Michael Widner

ATS for the Division of Literatures, Cultures, and Languages

Michael works with faculty and their research assistants as a consultant, collaborator, and innovator in digital humanities and instructional technology projects based in the Division of Literatures, Cultures, and Languages. He also organizes and presents workshops and lectures on practices and theories in these fields. His current projects include:

  • Lacuna Stories, an exploratory, interactive online ecosystem for annotation and sense-making in a multimedia environment
  • Performing Trobar, an instructional site for the study of medieval troubadour lyrics that features many multimedia and mapping abilities
  • Networks of the DLCL, a visualization of the relationships among DLCL faculty
  • Bibliopedia, a tool for the discovery and analysis of humanities research and a platform where scholarly communities can form
  • Digital Humanities Focal Group, a DLCL-based group to promote faculty and graduate research in the digital humanities through lectures series, praxis workshops, and curriculum
  • Experimedia, a design team that supports research and teaching projects in the DLCL

He is working with faculty on several other digital humanities research projects that are in the conception and planning stages.

He also has a Ph.D. from the Department of English at the University of Texas at Austin. In his dissertation, “Genre Trouble: Embodied Cognition in Fabliaux, Gawain, and Bury St Edmunds,” he uses cognitive science to argue for genre and embodiment as hermeneutic primitives. He traces variations in the representation of characters’ bodies in fabliau, romance, and chronicle, three of the most important and characteristic genres of medieval literature.

While at UT, Michael was part of the Digital Writing and Research Lab, where he studied and taught new media, digital rhetorics and writing, and began working heavily with the Drupal Content Management System.
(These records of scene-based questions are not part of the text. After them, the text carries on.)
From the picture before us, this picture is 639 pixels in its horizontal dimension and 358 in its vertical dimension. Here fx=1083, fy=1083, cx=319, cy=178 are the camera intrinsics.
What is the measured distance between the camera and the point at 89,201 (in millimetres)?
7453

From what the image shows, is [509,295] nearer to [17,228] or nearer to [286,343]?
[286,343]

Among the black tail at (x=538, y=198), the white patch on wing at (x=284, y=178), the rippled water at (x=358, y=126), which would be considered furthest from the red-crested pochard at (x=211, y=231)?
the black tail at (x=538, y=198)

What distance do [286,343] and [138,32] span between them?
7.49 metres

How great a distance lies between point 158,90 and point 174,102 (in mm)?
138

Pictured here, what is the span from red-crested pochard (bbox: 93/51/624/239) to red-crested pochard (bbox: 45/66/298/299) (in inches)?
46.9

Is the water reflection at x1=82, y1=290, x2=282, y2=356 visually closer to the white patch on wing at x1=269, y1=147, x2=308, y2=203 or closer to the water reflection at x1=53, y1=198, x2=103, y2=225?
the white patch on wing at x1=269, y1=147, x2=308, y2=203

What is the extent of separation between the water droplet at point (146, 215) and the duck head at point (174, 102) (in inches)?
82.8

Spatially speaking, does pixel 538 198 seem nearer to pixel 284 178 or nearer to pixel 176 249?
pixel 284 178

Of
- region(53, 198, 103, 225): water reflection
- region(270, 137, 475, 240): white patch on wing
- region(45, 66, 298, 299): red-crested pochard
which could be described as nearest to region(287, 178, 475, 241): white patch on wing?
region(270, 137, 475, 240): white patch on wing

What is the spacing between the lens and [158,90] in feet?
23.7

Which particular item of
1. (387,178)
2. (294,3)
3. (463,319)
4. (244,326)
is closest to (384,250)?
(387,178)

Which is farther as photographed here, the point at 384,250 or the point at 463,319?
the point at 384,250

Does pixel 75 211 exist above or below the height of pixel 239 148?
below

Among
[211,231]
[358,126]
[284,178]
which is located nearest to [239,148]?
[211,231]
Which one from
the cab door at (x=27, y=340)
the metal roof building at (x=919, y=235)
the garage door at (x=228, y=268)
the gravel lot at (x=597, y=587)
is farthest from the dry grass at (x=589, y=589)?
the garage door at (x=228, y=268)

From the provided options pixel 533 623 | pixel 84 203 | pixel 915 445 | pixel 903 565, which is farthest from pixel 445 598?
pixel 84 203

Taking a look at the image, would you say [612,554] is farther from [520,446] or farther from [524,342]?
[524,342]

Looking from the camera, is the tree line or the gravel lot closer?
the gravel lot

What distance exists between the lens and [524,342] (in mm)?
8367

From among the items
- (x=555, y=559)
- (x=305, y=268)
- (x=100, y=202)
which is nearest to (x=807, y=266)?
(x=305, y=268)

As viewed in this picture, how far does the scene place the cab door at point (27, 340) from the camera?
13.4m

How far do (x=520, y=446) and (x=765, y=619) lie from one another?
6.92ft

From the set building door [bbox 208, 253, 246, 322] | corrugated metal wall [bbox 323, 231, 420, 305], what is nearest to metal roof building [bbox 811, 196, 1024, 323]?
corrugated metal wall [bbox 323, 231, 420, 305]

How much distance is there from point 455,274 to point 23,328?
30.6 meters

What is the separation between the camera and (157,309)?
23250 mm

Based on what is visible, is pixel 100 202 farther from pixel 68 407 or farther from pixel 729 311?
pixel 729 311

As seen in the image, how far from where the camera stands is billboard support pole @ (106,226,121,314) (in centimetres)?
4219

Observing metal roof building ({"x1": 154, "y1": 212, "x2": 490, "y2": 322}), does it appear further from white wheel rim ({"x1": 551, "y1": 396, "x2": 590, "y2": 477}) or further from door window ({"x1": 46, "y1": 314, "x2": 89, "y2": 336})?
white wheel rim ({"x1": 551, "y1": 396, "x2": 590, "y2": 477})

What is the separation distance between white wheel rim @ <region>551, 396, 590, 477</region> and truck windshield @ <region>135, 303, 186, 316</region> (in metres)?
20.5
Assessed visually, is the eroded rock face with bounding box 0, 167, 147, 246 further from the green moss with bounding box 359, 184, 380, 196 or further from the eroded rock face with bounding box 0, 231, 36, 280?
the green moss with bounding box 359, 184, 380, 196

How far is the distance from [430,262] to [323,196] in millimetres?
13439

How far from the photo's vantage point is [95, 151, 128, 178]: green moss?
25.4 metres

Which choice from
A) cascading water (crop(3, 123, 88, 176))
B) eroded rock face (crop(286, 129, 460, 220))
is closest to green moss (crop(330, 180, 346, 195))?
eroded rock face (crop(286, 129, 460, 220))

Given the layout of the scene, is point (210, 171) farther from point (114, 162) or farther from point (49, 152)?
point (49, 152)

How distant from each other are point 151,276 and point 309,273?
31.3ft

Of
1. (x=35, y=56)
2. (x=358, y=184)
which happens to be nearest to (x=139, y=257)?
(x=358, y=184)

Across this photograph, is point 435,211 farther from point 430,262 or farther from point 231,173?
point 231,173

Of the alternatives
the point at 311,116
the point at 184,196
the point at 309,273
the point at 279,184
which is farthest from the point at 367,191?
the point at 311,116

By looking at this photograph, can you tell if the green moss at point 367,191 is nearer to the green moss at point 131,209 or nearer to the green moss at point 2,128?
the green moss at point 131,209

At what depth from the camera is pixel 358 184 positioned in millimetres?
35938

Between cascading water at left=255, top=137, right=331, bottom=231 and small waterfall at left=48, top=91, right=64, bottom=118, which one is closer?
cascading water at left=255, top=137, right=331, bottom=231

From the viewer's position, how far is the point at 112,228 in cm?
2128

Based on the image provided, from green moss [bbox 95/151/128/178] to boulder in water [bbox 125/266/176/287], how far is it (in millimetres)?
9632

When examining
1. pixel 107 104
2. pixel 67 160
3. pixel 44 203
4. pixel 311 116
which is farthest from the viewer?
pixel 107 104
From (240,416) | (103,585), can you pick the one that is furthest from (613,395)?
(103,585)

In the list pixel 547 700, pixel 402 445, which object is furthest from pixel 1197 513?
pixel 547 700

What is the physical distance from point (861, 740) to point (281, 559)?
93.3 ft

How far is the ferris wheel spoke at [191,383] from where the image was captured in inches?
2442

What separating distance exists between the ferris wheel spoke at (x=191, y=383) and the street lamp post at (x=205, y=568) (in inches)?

He received an NEH Digital Humanities Start-Up Grant to pursue work on Bibliopedia. This system has been used by multiple groups at Stanford, including the Chinese Railroad Workers Project.

Prior to entering graduate school, Michael was a UNIX Systems Administrator for SBC (now AT&T), where he was responsible for mission-critical servers that managed user authentication and DNS for virtual hosted domains. He codes in Python, Perl, PHP, shell, javascript, and C++. Other technologies he regularly uses include Drupal, TEI, Gephi, d3, HTML/CSS, databases, Apache, Solr, MySQL, PostgreSQL, Mongo, Ruby on Rails, Node.js, and Linux/UNIX.